As anti-war activists demonstrated around downtown Washington and around the country, the President spoke at the Defence Department to mark the anniversary of a war that has cost nearly 4,000 US lives and roughly $500 billion (about Dh1,836 billion).

The President's address was part of a series of events the White House planned around the anniversary and next month's report from the top US figures in Iraq, General David Petraeus and Ambassador Ryan Crocker. That report will be the basis for Bush's first troop-level decision in seven months.
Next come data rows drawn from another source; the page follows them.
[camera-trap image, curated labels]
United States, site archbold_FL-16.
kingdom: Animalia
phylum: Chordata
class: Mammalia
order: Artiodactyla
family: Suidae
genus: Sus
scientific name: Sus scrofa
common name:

"The battle in Iraq has been longer and harder and more costly than we anticipated," Bush said. But, he added, before an audience of Pentagon brass, soldiers and diplomats: "The battle in Iraq is noble, it is necessary, and it is just. And with your courage, the battle in Iraq will end in victory."

"With the war in Iraq entering its sixth year, Americans are rightly concerned about how much longer our nation must continue to sacrifice our security for the sake of an Iraqi government that is unwilling or unable to secure its own future," the leader of the House of Representatives, Speaker Nancy Pelosi, a Democrat, said.

Bush repeatedly and directly linked the fight there to the global battle against Al Qaida terror network. He said the increase of 30,000 troops that he ordered to Iraq last year has turned "the situation in Iraq around".

He also said that "Iraq has become the place where Arabs joined with Americans to drive Al Qaida out".